## Stated exercise
Rewrite the passage of the March films post that begins at the words "First off we" and ends after "I claim as my favorite.", using "staying power" in place of "longevity".

## Article
::::
March Films

March was a busy month in which I couldn’t maintain the momentum of watching a film a day like I did in February. In the 17 films that I did watch, I was able to come across a film that I will claim as my favorite. In the past I have said that V for Vendetta was my favorite film because I have probably watched it more than any other film. The last time V for Vendetta was at least 4 or 5 years ago, so I was really hoping to find a favorite film in my exploration for the year. I’m sure that “favorite” is a silly term to use for films, but it’s something that comes up in everyday conversation. I also assume that there is a high possibility that my favorite film will change hands many times over the next 9 months.

Here is the list in the order that I watched them:

  • The Witch
  • Son of Saul
  • Lazer Team
  • Spring Breakers
  • 2001: A Space Odyssey
  • A Clockwork Orange
  • Barry Lyndon
  • Full Metal Jacket
  • Badlands
  • Days of Heaven
  • The Thin Red Line
  • Mustang
  • The New World
  • Creative Control
  • Under the Skin
  • Tree of Life
  • Birth

This is quite the list if you ask me. There are some huge films at play this month.

I finished my directory study on Stanley Kubrick in March. I will touch on a couple of his films that I watched this month, but the other blog post has a significant amount more of my thoughts. I do bring up the point that ranking Kubrick’s films is silly, and when you throw Malick into the picture, ranking this list seems even more silly.

Here they ranked:

  • 2001: A Space Odyssey – 5
  • The New World – 5
  • Full Metal Jacket – 5
  • Tree of Life – 5
  • The Thin Red Line – 4.5
  • Spring Breakers – 4.5
  • Barry Lyndon – 4.5
  • A Clockwork Orange – 4
  • Badlands – 4
  • Days of Heaven – 4
  • Birth – 5
  • Son of Saul – 5
  • Under the Skin – 4.5
  • Mustang – 4
  • The Witch – 3
  • Creative Control – 2
  • Lazer Team – 1

First off we need to do some house keeping; I am ignoring my initial star ranking when ranking the films in order. I think films like Son of Saul and Birth affected me deeply, but I’m not willing to say they are better films than Spring Breakers and A Clockwork Orange. It is important to consider things like longevity. I’m really curious where Son of Saul will end up in the long run. Needless to say, there are only two films I don’t recommend seeing on this list. March was amazing.

So what do you think is my new favorite film?

If you guessed 2001: A Space Odyssey you are wrong. While Space Odyssey is life changing and one of the most important films of all time, it is not the film that I claim as my favorite.

The New World by Terrence Malick is my favorite film. I’ll be talking more about this film (and the rest of Malick’s work) when he gets his director study, but I do have to share some raw thoughts about my favorite film. The New World shows off one of the idioms introduced to me by Elliott; the camera loves its subjects. Malick loves nature. Malick loves the natives. Malick loves the British. All this affection for characters is unparalleled by the time that Malick spends with John Smith and Pocahontas together. This film is about love, and how complicated (yet simple) it can be. This film is moving and devastating. The New World transformed what I thought could be expressed by film, and this is why it is currently my favorite.

I’ll talk more about Malick in his director study, but I will say that I struggled with his first two works. Both Badlands and Days of Heaven didn’t grab me like the later Malick works. I think I need to revisit these films soon, as getting used to Malick’s aesthetics; through his early work, may have made me more willing to fully embrace his later work. I will also say that his early works may suffer from the lack of technology that allows for the editing in The Thin Red Line, and the films that follow it, perfect.
::::
## Supplied data
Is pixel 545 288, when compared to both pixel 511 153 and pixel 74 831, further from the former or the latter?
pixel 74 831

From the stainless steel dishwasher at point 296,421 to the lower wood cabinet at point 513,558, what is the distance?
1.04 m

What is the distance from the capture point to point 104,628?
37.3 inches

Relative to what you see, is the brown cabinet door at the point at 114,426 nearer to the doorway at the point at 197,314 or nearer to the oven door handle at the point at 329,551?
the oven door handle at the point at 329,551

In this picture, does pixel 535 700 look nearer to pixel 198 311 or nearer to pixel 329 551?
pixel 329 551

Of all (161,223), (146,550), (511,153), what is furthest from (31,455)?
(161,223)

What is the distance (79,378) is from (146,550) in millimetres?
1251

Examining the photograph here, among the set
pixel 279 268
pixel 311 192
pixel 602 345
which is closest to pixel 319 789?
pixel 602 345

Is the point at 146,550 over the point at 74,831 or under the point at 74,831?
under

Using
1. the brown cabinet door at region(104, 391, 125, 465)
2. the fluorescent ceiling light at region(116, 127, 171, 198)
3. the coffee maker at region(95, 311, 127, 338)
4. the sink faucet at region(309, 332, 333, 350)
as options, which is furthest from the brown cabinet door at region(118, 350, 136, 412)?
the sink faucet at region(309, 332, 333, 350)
::::
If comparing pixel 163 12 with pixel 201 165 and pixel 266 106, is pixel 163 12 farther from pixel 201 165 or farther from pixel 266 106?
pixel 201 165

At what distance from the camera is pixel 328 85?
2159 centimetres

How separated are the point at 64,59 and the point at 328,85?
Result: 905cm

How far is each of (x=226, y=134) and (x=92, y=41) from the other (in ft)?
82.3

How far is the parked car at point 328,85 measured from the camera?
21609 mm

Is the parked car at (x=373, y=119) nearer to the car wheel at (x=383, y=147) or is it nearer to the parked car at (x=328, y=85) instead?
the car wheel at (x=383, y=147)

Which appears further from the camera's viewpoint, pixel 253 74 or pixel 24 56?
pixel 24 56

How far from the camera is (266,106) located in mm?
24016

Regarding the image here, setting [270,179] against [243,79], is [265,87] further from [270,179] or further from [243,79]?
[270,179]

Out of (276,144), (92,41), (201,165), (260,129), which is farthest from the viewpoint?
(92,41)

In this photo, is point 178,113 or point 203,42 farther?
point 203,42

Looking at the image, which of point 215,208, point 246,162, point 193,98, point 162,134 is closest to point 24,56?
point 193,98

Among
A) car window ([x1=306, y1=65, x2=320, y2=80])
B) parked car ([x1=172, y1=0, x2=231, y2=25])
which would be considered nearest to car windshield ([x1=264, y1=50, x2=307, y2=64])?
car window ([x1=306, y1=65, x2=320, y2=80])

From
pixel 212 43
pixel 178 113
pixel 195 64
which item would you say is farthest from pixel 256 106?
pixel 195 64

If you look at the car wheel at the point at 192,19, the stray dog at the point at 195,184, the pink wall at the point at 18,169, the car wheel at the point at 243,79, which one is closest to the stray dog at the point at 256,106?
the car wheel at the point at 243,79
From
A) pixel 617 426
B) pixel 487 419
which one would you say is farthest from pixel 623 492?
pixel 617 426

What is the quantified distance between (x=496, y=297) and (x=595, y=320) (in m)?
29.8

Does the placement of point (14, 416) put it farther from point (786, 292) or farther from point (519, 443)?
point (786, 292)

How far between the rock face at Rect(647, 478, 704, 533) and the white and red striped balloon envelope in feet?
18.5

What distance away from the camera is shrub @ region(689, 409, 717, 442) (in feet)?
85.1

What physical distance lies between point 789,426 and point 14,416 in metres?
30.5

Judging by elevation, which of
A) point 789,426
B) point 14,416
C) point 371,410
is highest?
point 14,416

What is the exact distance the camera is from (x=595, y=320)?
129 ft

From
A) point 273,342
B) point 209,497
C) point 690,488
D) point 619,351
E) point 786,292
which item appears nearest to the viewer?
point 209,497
::::
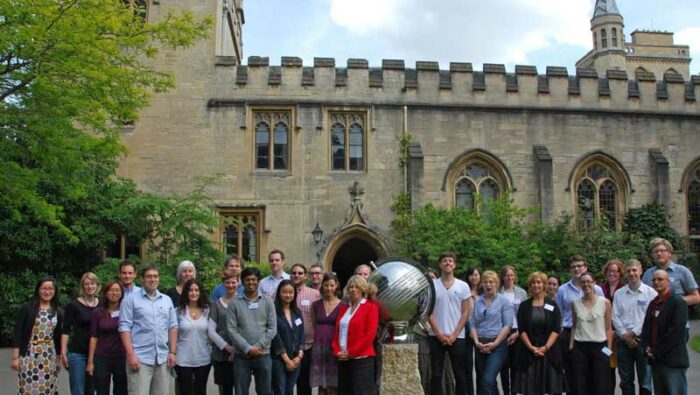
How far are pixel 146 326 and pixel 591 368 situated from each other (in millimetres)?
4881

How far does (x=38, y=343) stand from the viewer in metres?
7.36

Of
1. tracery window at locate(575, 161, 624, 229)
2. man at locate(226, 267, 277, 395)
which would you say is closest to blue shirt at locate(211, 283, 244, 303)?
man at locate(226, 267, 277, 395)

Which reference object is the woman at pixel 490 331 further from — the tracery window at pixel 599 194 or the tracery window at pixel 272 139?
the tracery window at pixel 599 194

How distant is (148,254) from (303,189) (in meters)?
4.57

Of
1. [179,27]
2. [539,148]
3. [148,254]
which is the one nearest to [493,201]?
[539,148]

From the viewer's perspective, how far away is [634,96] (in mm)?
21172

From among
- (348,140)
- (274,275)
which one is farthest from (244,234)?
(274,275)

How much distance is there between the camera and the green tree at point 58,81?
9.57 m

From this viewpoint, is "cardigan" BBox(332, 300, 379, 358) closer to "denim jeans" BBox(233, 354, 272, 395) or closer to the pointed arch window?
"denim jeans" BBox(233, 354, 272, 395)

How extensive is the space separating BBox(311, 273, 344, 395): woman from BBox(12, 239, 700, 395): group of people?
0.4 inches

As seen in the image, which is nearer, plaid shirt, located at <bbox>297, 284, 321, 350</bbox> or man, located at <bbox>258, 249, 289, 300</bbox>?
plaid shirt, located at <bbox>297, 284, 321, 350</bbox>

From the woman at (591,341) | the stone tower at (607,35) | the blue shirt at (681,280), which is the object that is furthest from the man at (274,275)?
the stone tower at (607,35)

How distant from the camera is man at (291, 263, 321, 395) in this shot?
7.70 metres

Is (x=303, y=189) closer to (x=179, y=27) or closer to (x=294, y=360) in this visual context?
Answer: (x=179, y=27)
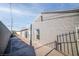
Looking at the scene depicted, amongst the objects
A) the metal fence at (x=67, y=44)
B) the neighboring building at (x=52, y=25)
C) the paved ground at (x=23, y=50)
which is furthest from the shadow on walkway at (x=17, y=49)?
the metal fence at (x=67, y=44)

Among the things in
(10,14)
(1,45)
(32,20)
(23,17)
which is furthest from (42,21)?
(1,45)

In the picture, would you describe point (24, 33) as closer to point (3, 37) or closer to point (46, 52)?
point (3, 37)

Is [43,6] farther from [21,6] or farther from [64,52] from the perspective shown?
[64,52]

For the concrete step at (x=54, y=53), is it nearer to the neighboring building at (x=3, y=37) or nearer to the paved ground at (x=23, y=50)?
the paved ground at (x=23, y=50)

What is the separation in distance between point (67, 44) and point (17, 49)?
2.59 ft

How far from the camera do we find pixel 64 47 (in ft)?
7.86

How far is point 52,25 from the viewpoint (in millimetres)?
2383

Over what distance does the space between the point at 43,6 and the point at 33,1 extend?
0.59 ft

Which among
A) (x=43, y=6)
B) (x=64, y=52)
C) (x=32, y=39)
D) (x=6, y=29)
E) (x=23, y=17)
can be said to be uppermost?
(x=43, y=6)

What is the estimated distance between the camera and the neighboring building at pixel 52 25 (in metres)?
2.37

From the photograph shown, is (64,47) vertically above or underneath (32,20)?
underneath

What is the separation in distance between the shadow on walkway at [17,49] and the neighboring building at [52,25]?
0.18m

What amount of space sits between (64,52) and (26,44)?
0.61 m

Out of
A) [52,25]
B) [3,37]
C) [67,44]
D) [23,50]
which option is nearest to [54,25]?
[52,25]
::::
## Full solution
First off we need to do some house keeping; I am ignoring my initial star ranking when ranking the films in order. I think films like Son of Saul and Birth affected me deeply, but I’m not willing to say they are better films than Spring Breakers and A Clockwork Orange. It is important to consider things like staying power. I’m really curious where Son of Saul will end up in the long run. Needless to say, there are only two films I don’t recommend seeing on this list. March was amazing.

So what do you think is my new favorite film?

If you guessed 2001: A Space Odyssey you are wrong. While Space Odyssey is life changing and one of the most important films of all time, it is not the film that I claim as my favorite.